[[ Input data open ]]

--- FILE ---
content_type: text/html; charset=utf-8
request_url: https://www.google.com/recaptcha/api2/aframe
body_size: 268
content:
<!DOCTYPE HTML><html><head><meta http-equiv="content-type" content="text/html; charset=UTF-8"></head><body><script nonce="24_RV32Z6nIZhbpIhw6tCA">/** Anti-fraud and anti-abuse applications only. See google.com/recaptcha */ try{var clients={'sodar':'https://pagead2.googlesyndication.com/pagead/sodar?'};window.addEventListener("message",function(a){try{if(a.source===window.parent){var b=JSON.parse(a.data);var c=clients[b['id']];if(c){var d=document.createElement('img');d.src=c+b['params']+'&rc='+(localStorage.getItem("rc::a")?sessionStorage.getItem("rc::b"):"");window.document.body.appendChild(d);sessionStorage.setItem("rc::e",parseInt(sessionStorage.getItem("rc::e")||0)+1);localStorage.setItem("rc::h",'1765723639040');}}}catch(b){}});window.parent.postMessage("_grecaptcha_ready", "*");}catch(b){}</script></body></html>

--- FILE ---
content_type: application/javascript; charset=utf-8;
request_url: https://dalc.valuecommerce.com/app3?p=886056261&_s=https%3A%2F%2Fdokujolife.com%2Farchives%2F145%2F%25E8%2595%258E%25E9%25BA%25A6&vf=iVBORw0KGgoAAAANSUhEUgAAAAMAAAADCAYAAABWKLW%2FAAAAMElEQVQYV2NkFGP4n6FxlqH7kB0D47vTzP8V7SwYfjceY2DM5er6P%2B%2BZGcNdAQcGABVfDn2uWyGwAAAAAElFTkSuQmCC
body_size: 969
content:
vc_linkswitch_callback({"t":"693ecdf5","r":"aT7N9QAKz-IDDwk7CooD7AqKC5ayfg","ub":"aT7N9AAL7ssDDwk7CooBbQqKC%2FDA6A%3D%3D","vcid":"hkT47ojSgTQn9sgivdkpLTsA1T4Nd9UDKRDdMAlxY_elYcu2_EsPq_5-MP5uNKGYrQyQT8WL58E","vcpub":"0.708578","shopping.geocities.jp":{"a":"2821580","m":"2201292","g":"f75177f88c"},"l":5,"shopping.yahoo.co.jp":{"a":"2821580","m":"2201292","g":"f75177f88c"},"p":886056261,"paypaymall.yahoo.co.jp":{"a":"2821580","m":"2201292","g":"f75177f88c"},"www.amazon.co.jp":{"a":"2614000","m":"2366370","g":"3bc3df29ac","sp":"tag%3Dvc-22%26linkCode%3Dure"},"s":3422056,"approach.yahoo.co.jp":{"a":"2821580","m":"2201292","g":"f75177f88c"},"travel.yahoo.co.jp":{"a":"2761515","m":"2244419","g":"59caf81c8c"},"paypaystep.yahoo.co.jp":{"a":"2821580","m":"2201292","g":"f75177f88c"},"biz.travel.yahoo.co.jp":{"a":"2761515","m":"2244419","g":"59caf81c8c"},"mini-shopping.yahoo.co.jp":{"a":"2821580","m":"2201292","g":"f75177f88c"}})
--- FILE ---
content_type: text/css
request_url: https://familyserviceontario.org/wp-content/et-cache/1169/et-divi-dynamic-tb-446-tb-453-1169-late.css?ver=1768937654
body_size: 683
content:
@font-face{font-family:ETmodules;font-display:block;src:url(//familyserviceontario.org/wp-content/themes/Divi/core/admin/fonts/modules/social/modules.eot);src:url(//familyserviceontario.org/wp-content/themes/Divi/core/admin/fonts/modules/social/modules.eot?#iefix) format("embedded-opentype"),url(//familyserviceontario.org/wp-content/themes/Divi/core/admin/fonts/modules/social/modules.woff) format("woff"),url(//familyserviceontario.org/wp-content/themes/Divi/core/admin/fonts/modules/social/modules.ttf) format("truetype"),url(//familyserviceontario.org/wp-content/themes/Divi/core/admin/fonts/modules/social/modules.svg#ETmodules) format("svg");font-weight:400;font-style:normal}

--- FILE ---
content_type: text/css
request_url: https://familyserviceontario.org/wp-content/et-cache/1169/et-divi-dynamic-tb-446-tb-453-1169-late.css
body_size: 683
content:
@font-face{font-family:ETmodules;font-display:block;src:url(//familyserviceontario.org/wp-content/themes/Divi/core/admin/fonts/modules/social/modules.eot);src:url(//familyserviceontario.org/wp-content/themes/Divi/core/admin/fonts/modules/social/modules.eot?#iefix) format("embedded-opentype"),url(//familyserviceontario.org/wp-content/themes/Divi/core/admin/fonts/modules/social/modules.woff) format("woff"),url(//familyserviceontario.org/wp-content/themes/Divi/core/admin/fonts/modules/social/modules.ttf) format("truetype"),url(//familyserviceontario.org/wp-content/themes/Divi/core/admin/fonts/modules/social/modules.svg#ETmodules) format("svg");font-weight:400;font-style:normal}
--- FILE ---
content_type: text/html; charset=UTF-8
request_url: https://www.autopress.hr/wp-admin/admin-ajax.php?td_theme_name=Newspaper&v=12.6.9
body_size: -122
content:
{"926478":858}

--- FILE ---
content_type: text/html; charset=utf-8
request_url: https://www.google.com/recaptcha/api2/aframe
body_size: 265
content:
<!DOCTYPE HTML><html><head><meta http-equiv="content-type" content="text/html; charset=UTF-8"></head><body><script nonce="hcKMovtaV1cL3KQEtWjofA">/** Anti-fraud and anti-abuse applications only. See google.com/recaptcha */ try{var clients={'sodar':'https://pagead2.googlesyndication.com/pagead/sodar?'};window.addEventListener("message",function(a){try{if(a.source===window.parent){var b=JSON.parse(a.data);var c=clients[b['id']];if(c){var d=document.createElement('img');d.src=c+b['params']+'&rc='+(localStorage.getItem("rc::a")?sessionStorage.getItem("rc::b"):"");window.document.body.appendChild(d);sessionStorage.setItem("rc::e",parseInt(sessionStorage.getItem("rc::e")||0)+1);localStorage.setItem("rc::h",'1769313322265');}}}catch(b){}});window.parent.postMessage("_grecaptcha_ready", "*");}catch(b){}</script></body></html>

[[ Input data closed ]]

### What is required
Word for word, quote all of the data above.

### Expected answer
--- FILE ---
content_type: text/html; charset=utf-8
request_url: https://www.google.com/recaptcha/api2/aframe
body_size: 268
content:
<!DOCTYPE HTML><html><head><meta http-equiv="content-type" content="text/html; charset=UTF-8"></head><body><script nonce="24_RV32Z6nIZhbpIhw6tCA">/** Anti-fraud and anti-abuse applications only. See google.com/recaptcha */ try{var clients={'sodar':'https://pagead2.googlesyndication.com/pagead/sodar?'};window.addEventListener("message",function(a){try{if(a.source===window.parent){var b=JSON.parse(a.data);var c=clients[b['id']];if(c){var d=document.createElement('img');d.src=c+b['params']+'&rc='+(localStorage.getItem("rc::a")?sessionStorage.getItem("rc::b"):"");window.document.body.appendChild(d);sessionStorage.setItem("rc::e",parseInt(sessionStorage.getItem("rc::e")||0)+1);localStorage.setItem("rc::h",'1765723639040');}}}catch(b){}});window.parent.postMessage("_grecaptcha_ready", "*");}catch(b){}</script></body></html>

--- FILE ---
content_type: application/javascript; charset=utf-8;
request_url: https://dalc.valuecommerce.com/app3?p=886056261&_s=https%3A%2F%2Fdokujolife.com%2Farchives%2F145%2F%25E8%2595%258E%25E9%25BA%25A6&vf=iVBORw0KGgoAAAANSUhEUgAAAAMAAAADCAYAAABWKLW%2FAAAAMElEQVQYV2NkFGP4n6FxlqH7kB0D47vTzP8V7SwYfjceY2DM5er6P%2B%2BZGcNdAQcGABVfDn2uWyGwAAAAAElFTkSuQmCC
body_size: 969
content:
vc_linkswitch_callback({"t":"693ecdf5","r":"aT7N9QAKz-IDDwk7CooD7AqKC5ayfg","ub":"aT7N9AAL7ssDDwk7CooBbQqKC%2FDA6A%3D%3D","vcid":"hkT47ojSgTQn9sgivdkpLTsA1T4Nd9UDKRDdMAlxY_elYcu2_EsPq_5-MP5uNKGYrQyQT8WL58E","vcpub":"0.708578","shopping.geocities.jp":{"a":"2821580","m":"2201292","g":"f75177f88c"},"l":5,"shopping.yahoo.co.jp":{"a":"2821580","m":"2201292","g":"f75177f88c"},"p":886056261,"paypaymall.yahoo.co.jp":{"a":"2821580","m":"2201292","g":"f75177f88c"},"www.amazon.co.jp":{"a":"2614000","m":"2366370","g":"3bc3df29ac","sp":"tag%3Dvc-22%26linkCode%3Dure"},"s":3422056,"approach.yahoo.co.jp":{"a":"2821580","m":"2201292","g":"f75177f88c"},"travel.yahoo.co.jp":{"a":"2761515","m":"2244419","g":"59caf81c8c"},"paypaystep.yahoo.co.jp":{"a":"2821580","m":"2201292","g":"f75177f88c"},"biz.travel.yahoo.co.jp":{"a":"2761515","m":"2244419","g":"59caf81c8c"},"mini-shopping.yahoo.co.jp":{"a":"2821580","m":"2201292","g":"f75177f88c"}})
--- FILE ---
content_type: text/css
request_url: https://familyserviceontario.org/wp-content/et-cache/1169/et-divi-dynamic-tb-446-tb-453-1169-late.css?ver=1768937654
body_size: 683
content:
@font-face{font-family:ETmodules;font-display:block;src:url(//familyserviceontario.org/wp-content/themes/Divi/core/admin/fonts/modules/social/modules.eot);src:url(//familyserviceontario.org/wp-content/themes/Divi/core/admin/fonts/modules/social/modules.eot?#iefix) format("embedded-opentype"),url(//familyserviceontario.org/wp-content/themes/Divi/core/admin/fonts/modules/social/modules.woff) format("woff"),url(//familyserviceontario.org/wp-content/themes/Divi/core/admin/fonts/modules/social/modules.ttf) format("truetype"),url(//familyserviceontario.org/wp-content/themes/Divi/core/admin/fonts/modules/social/modules.svg#ETmodules) format("svg");font-weight:400;font-style:normal}

--- FILE ---
content_type: text/css
request_url: https://familyserviceontario.org/wp-content/et-cache/1169/et-divi-dynamic-tb-446-tb-453-1169-late.css
body_size: 683
content:
@font-face{font-family:ETmodules;font-display:block;src:url(//familyserviceontario.org/wp-content/themes/Divi/core/admin/fonts/modules/social/modules.eot);src:url(//familyserviceontario.org/wp-content/themes/Divi/core/admin/fonts/modules/social/modules.eot?#iefix) format("embedded-opentype"),url(//familyserviceontario.org/wp-content/themes/Divi/core/admin/fonts/modules/social/modules.woff) format("woff"),url(//familyserviceontario.org/wp-content/themes/Divi/core/admin/fonts/modules/social/modules.ttf) format("truetype"),url(//familyserviceontario.org/wp-content/themes/Divi/core/admin/fonts/modules/social/modules.svg#ETmodules) format("svg");font-weight:400;font-style:normal}
--- FILE ---
content_type: text/html; charset=UTF-8
request_url: https://www.autopress.hr/wp-admin/admin-ajax.php?td_theme_name=Newspaper&v=12.6.9
body_size: -122
content:
{"926478":858}

--- FILE ---
content_type: text/html; charset=utf-8
request_url: https://www.google.com/recaptcha/api2/aframe
body_size: 265
content:
<!DOCTYPE HTML><html><head><meta http-equiv="content-type" content="text/html; charset=UTF-8"></head><body><script nonce="hcKMovtaV1cL3KQEtWjofA">/** Anti-fraud and anti-abuse applications only. See google.com/recaptcha */ try{var clients={'sodar':'https://pagead2.googlesyndication.com/pagead/sodar?'};window.addEventListener("message",function(a){try{if(a.source===window.parent){var b=JSON.parse(a.data);var c=clients[b['id']];if(c){var d=document.createElement('img');d.src=c+b['params']+'&rc='+(localStorage.getItem("rc::a")?sessionStorage.getItem("rc::b"):"");window.document.body.appendChild(d);sessionStorage.setItem("rc::e",parseInt(sessionStorage.getItem("rc::e")||0)+1);localStorage.setItem("rc::h",'1769313322265');}}}catch(b){}});window.parent.postMessage("_grecaptcha_ready", "*");}catch(b){}</script></body></html>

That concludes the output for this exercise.